Poema de David
¡Dichoso el que está absuelto de su culpa, a quien le han sepultado su pecado!
¡Dichoso el hombre a quien el Señor no le apunta el delito, en cuyo espíritu no hay engaño!
Mientras callé se consumían mis huesos, rugiendo Todo el día, porque día y noche tu mano pesaba sobre mí.
Había pecado, lo reconocí, no te encubrí mi delito. Propuse: "Confesaré mis faltas al Señor". ¡Y tú perdonaste mi culpa y mi pecado!
Tú eres mi refugio, tú me libras del peligro y me rodeas de cánticos de liberación. Te instruiré y te enseñaré el camino a seguir.
No seáis irracionales como caballos y mulos, cuyo brío hay
que domar con freno y brida, si no, no puedes acercarte.
Los malvados sufren muchas penas; al que confía en el Señor, la misericordia lo rodea.
¡Alegraos, justos, y gozad con el Señor! ¡Aclamadlo los de corazón sincero!
Este salmo penitencial canta la bondad de Dios y la
liberación inmensa que supone el perdón.
El perdón, en un plano puramente psicológico, tiene una
tremenda fuerza sanadora. El perdón limpia, libera, deshace los nudos
interiores, desata la alegría y devuelve las ganas de vivir. Pero, para vivir
una experiencia verdaderamente liberadora y gozosa del perdón son necesarias al
menos dos cosas.
La primera es la consciencia de pecado. Hoy día se tiende a
eliminar todo trazo moral de nuestra cultura. Muchos dicen: «no hay pecado,
sólo hay ignorancia». O bien afirman que el pecado es un invento de la Iglesia
para dominarnos. Quienes así hablan olvidan que la naturaleza humana es
consciente, es sensible y posee un sentido innato de lo moral, de lo que es
bueno, verdadero y bello. Y por eso una mente despierta en seguida sabe si ha
obrado bien o mal y siente el peso de la culpa cuando es responsable de algún
daño.
«Había pecado, lo reconocí, no te escondí mi delito», reza
el salmo. La persona que reconoce sus males, la que no tiene doblez, está en
camino de recibir el perdón y liberarse. El problema es cuando queremos tapar
nuestros fallos y pretendemos engañarnos a nosotros mismos y a los demás con
excusas o máscaras de bondad y conveniencia. Tal vez podremos ocultar nuestros
pecados, pero nunca podremos liberarnos de la culpa, y ésta nos devorará por
dentro.
Y la segunda cosa es aceptar la bondad de quien nos perdona.

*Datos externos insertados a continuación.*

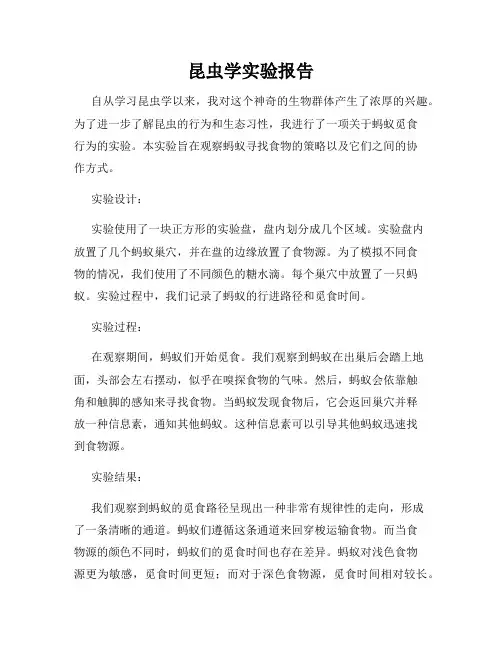 昆虫学实验报告

自从学习昆虫学以来，我对这个神奇的生物群体产生了浓厚的兴趣。为了进一步了解昆虫的行为和生态习性，我进行了一项关于蚂蚁觅食行为的实验。本实验旨在观察蚂蚁寻找食物的策略以及它们之间的协作方式。

实验设计：

实验使用了一块正方形的实验盘，盘内划分成几个区域。实验盘内放置了几个蚂蚁巢穴，并在盘的边缘放置了食物源。为了模拟不同食物的情况，我们使用了不同颜色的糖水滴。每个巢穴中放置了一只蚂蚁。实验过程中，我们记录了蚂蚁的行进路径和觅食时间。

实验过程：

在观察期间，蚂蚁们开始觅食。我们观察到蚂蚁在出巢后会踏上地面，头部会左右摆动，似乎在嗅探食物的气味。然后，蚂蚁会依靠触角和触脚的感知来寻找食物。当蚂蚁发现食物后，它会返回巢穴并释放一种信息素，通知其他蚂蚁。这种信息素可以引导其他蚂蚁迅速找到食物源。

实验结果：

我们观察到蚂蚁的觅食路径呈现出一种非常有规律性的走向，形成了一条清晰的通道。蚂蚁们遵循这条通道来回穿梭运输食物。而当食物源的颜色不同时，蚂蚁们的觅食时间也存在差异。蚂蚁对浅色食物源更为敏感，觅食时间更短；而对于深色食物源，觅食时间相对较长。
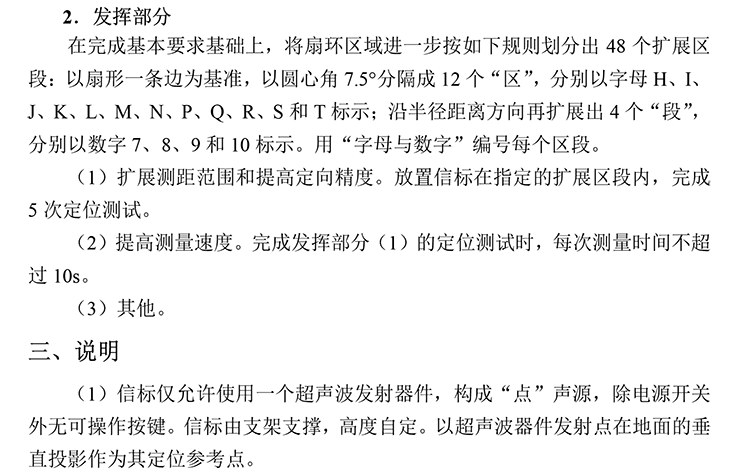 2．发挥部分

在完成基本要求基础上，将扇环区域进一步按如下规则划分出 48 个扩展区段：以扇形一条边为基准，以圆心角 7.5°分隔成 12 个“区”，分别以字母 H、I、J、K、L、M、N、P、Q、R、S 和 T 标示；沿半径距离方向再扩展出 4 个“段”，分别以数字 7、8、9 和 10 标示。用“字母与数字”编号每个区段。

（1）扩展测距范围和提高定向精度。放置信标在指定的扩展区段内，完成 5 次定位测试。

（2）提高测量速度。完成发挥部分（1）的定位测试时，每次测量时间不超过 10s。

（3）其他。

三、说明

（1）信标仅允许使用一个超声波发射器件，构成“点”声源，除电源开关外无可操作按键。信标由支架支撑，高度自定。以超声波器件发射点在地面的垂直投影作为其定位参考点。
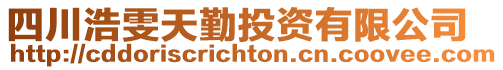 四川浩雯天勤投资有限公司
http://cddoriscrichton.cn.coovee.com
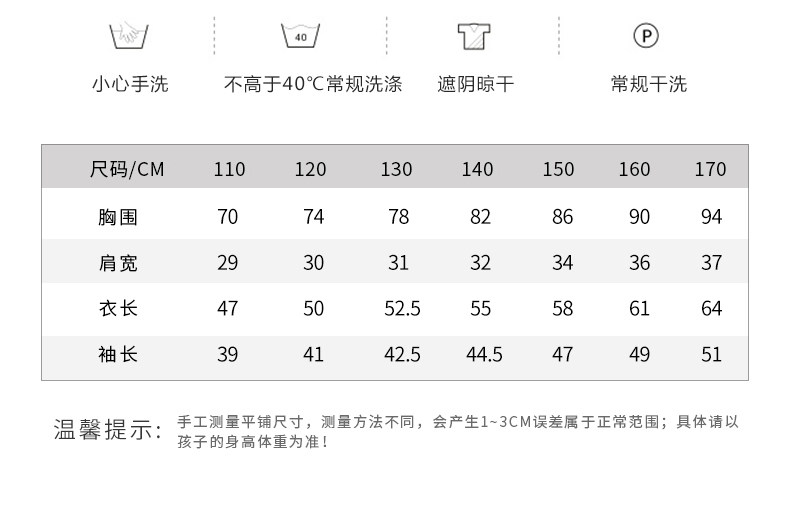 40

P

小心手洗 不高于40℃常规洗涤 遮阴晾干 常规干洗

| 尺码/CM | 110 | 120 | 130 | 140 | 150 | 160 | 170 |
|---|---|---|---|---|---|---|---|
| 胸围 | 70 | 74 | 78 | 82 | 86 | 90 | 94 |
| 肩宽 | 29 | 30 | 31 | 32 | 34 | 36 | 37 |
| 衣长 | 47 | 50 | 52.5 | 55 | 58 | 61 | 64 |
| 袖长 | 39 | 41 | 42.5 | 44.5 | 47 | 49 | 51 |

温馨提示：手工测量平铺尺寸，测量方法不同，会产生1~3CM误差属于正常范围；具体请以孩子的身高体重为准！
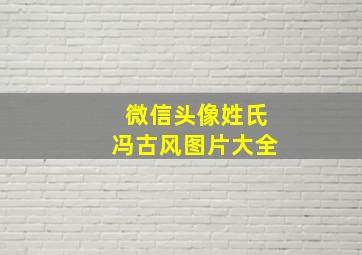 微信头像姓氏
冯古风图片大全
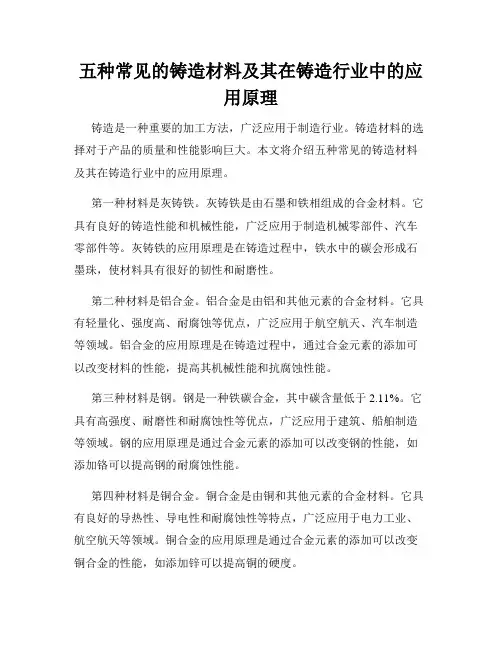 五种常见的铸造材料及其在铸造行业中的应用原理

铸造是一种重要的加工方法，广泛应用于制造行业。铸造材料的选择对于产品的质量和性能影响巨大。本文将介绍五种常见的铸造材料及其在铸造行业中的应用原理。

第一种材料是灰铸铁。灰铸铁是由石墨和铁相组成的合金材料。它具有良好的铸造性能和机械性能，广泛应用于制造机械零部件、汽车零部件等。灰铸铁的应用原理是在铸造过程中，铁水中的碳会形成石墨珠，使材料具有很好的韧性和耐磨性。

第二种材料是铝合金。铝合金是由铝和其他元素的合金材料。它具有轻量化、强度高、耐腐蚀等优点，广泛应用于航空航天、汽车制造等领域。铝合金的应用原理是在铸造过程中，通过合金元素的添加可以改变材料的性能，提高其机械性能和抗腐蚀性能。

第三种材料是钢。钢是一种铁碳合金，其中碳含量低于 2.11%。它具有高强度、耐磨性和耐腐蚀性等优点，广泛应用于建筑、船舶制造等领域。钢的应用原理是通过合金元素的添加可以改变钢的性能，如添加铬可以提高钢的耐腐蚀性能。

第四种材料是铜合金。铜合金是由铜和其他元素的合金材料。它具有良好的导热性、导电性和耐腐蚀性等特点，广泛应用于电力工业、航空航天等领域。铜合金的应用原理是通过合金元素的添加可以改变铜合金的性能，如添加锌可以提高铜的硬度。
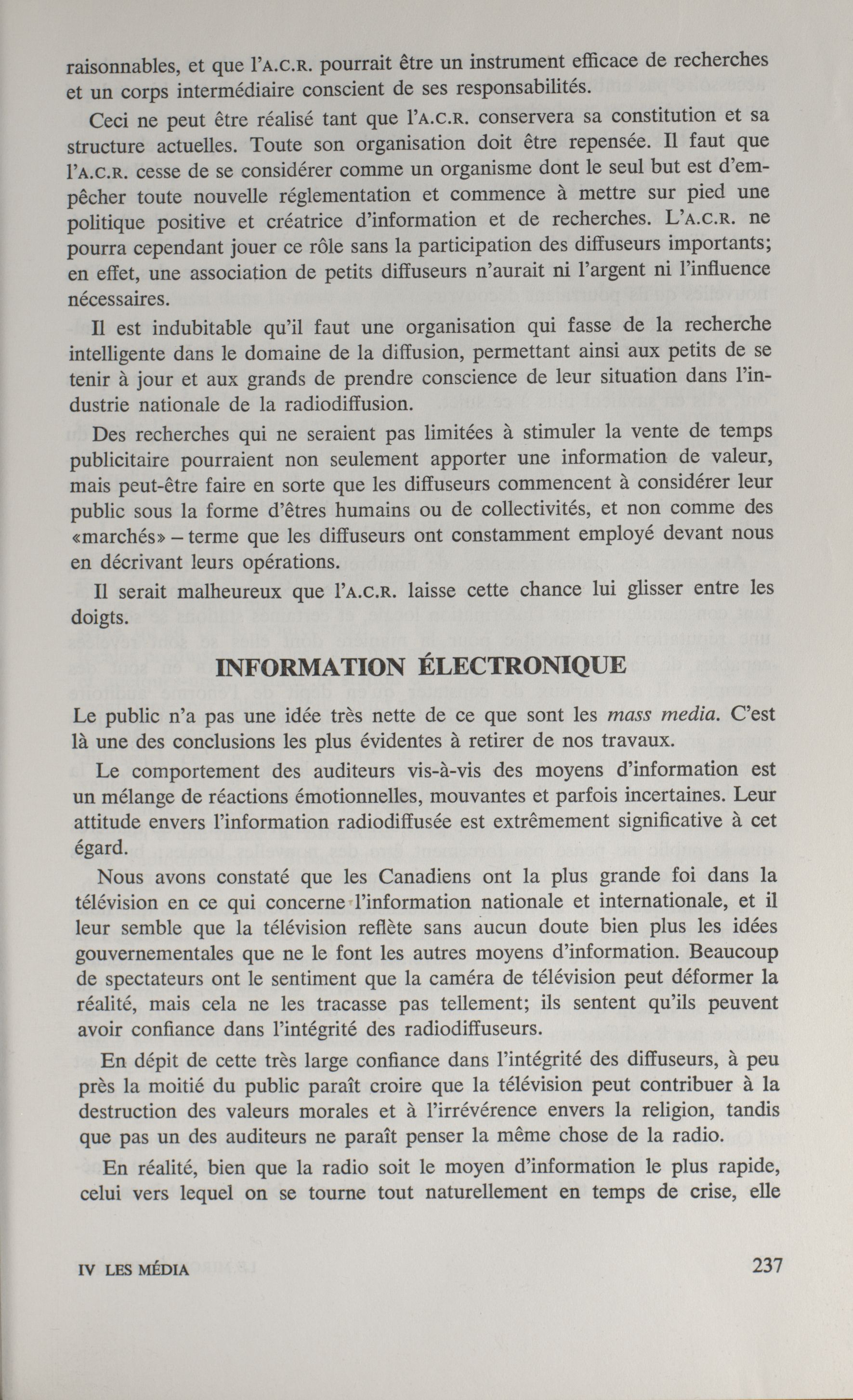 raisonnables, et que l'A.C.R. pourrait être un instrument efficace de recherches et un corps intermédiaire conscient de ses responsabilités.

Ceci ne peut être réalisé tant que l'A.C.R. conservera sa constitution et sa structure actuelles. Toute son organisation doit être repensée. Il faut que l'A.C.R. cesse de se considérer comme un organisme dont le seul but est d'empêcher toute nouvelle réglementation et commence à mettre sur pied une politique positive et créatrice d'information et de recherches. L'A.C.R. ne pourra cependant jouer ce rôle sans la participation des diffuseurs importants; en effet, une association de petits diffuseurs n'aurait ni l'argent ni l'influence nécessaires.

Il est indubitable qu'il faut une organisation qui fasse de la recherche intelligente dans le domaine de la diffusion, permettant ainsi aux petits de se tenir à jour et aux grands de prendre conscience de leur situation dans l'industrie nationale de la radiodiffusion.

Des recherches qui ne seraient pas limitées à stimuler la vente de temps publicitaire pourraient non seulement apporter une information de valeur, mais peut-être faire en sorte que les diffuseurs commencent à considérer leur public sous la forme d'êtres humains ou de collectivités, et non comme des «marchés» – terme que les diffuseurs ont constamment employé devant nous en décrivant leurs opérations.

Il serait malheureux que l'A.C.R. laisse cette chance lui glisser entre les doigts.

INFORMATION ÉLECTRONIQUE

Le public n'a pas une idée très nette de ce que sont les mass media. C'est là une des conclusions les plus évidentes à retirer de nos travaux.

Le comportement des auditeurs vis-à-vis des moyens d'information est un mélange de réactions émotionnelles, mouvantes et parfois incertaines. Leur attitude envers l'information radiodiffusée est extrêmement significative à cet égard.

Nous avons constaté que les Canadiens ont la plus grande foi dans la télévision en ce qui concerne l'information nationale et internationale, et il leur semble que la télévision reflète sans aucun doute bien plus les idées gouvernementales que ne le font les autres moyens d'information. Beaucoup de spectateurs ont le sentiment que la caméra de télévision peut déformer la réalité, mais cela ne les tracasse pas tellement; ils sentent qu'ils peuvent avoir confiance dans l'intégrité des radiodiffuseurs.

En dépit de cette très large confiance dans l'intégrité des diffuseurs, à peu près la moitié du public paraît croire que la télévision peut contribuer à la destruction des valeurs morales et à l'irrévérence envers la religion, tandis que pas un des auditeurs ne paraît penser la même chose de la radio.

En réalité, bien que la radio soit le moyen d'information le plus rapide, celui vers lequel on se tourne tout naturellement en temps de crise, elle

IV LES MÉDIA 237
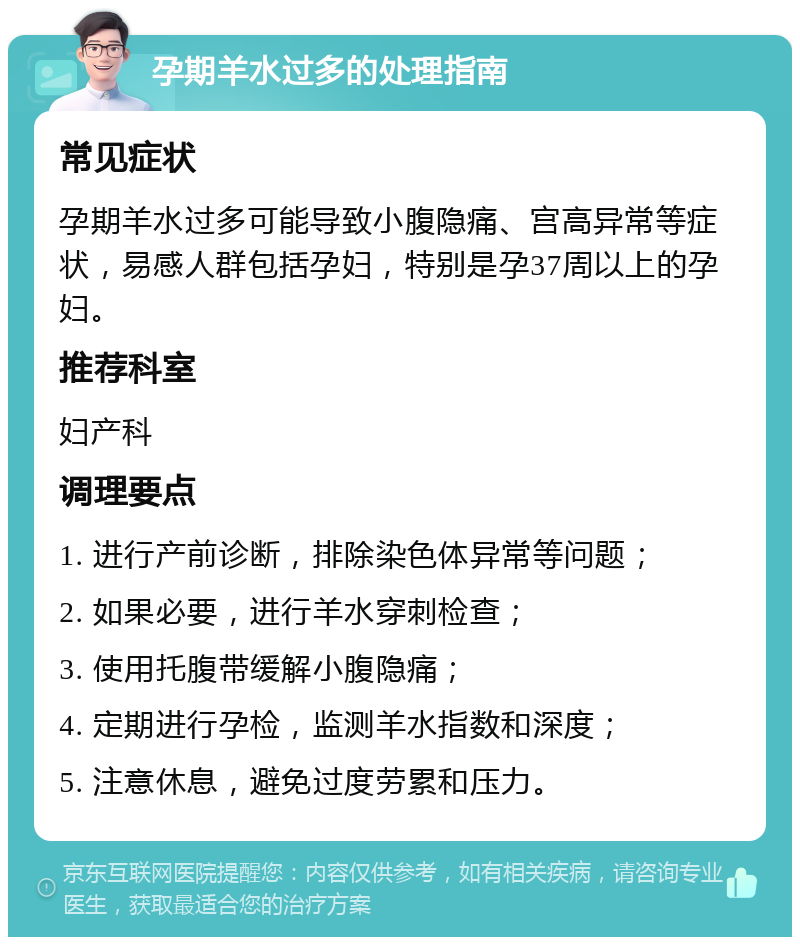 孕期羊水过多的处理指南

常见症状

孕期羊水过多可能导致小腹隐痛、宫高异常等症状，易感人群包括孕妇，特别是孕37周以上的孕妇。

推荐科室

妇产科

调理要点

1. 进行产前诊断，排除染色体异常等问题；

2. 如果必要，进行羊水穿刺检查；

3. 使用托腹带缓解小腹隐痛；

4. 定期进行孕检，监测羊水指数和深度；

5. 注意休息，避免过度劳累和压力。

京东互联网医院提醒您：内容仅供参考，如有相关疾病，请咨询专业医生，获取最适合您的治疗方案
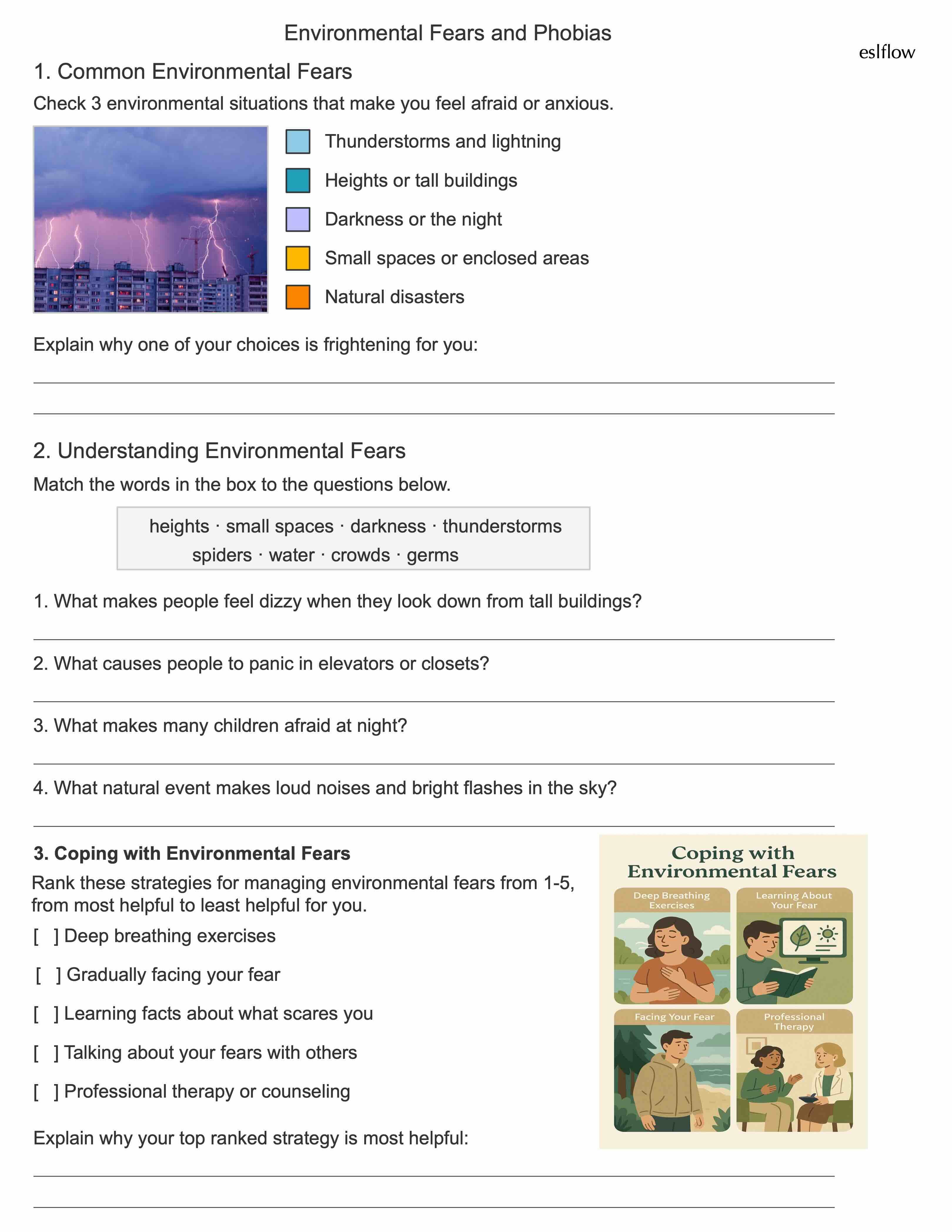 Environmental Fears and Phobias

eslflow

1. Common Environmental Fears

Check 3 environmental situations that make you feel afraid or anxious.

Thunderstorms and lightning

Heights or tall buildings

Darkness or the night

Small spaces or enclosed areas

Natural disasters

Explain why one of your choices is frightening for you:

2. Understanding Environmental Fears

Match the words in the box to the questions below.

heights · small spaces · darkness · thunderstorms
spiders · water · crowds · germs

1. What makes people feel dizzy when they look down from tall buildings?

2. What causes people to panic in elevators or closets?

3. What makes many children afraid at night?

4. What natural event makes loud noises and bright flashes in the sky?

3. Coping with Environmental Fears

Rank these strategies for managing environmental fears from 1-5, from most helpful to least helpful for you.

[ ] Deep breathing exercises

[ ] Gradually facing your fear

[ ] Learning facts about what scares you

[ ] Talking about your fears with others

[ ] Professional therapy or counseling

Explain why your top ranked strategy is most helpful:

Coping with Environmental Fears

Deep Breathing Exercises

Learning About Your Fear

Facing Your Fear

Professional Therapy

Quizás aún conservamos el miedo a un Dios severo y juez. Pero los salmos nos
recuerdan una y otra vez que Dios es compasivo y siempre tiene la mano tendida
para perdonar. A quien está sinceramente arrepentido, jamás le tiene en cuenta
sus males y lo ama. El padre del hijo pródigo es su vivo retrato. Decía un gran
teólogo que Dios es tremendamente olvidadizo. No recuerda nuestros pecados para
echárnoslos en cara. No conserva un historial de agravios. Para Él, lo que
importa es el corazón abierto, dispuesto a dar y recibir amor. Como afirma el papa Francisco en su
libro El nombre de Dios es misericordia, Dios busca siempre una
rendija por donde entrar y darnos su perdón.
El salmo sigue desgranando en sus versos el gozo desbordante
de quien se siente perdonado. «Me colmas con la alegría de la salvación». Es
salvado quien se sabe y se siente amado. Es salvado quien acepta el amor y
quiere amar. Y quien es amado exulta y se regocija. El arrepentimiento sincero
es el primer paso: el perdón es una fiesta.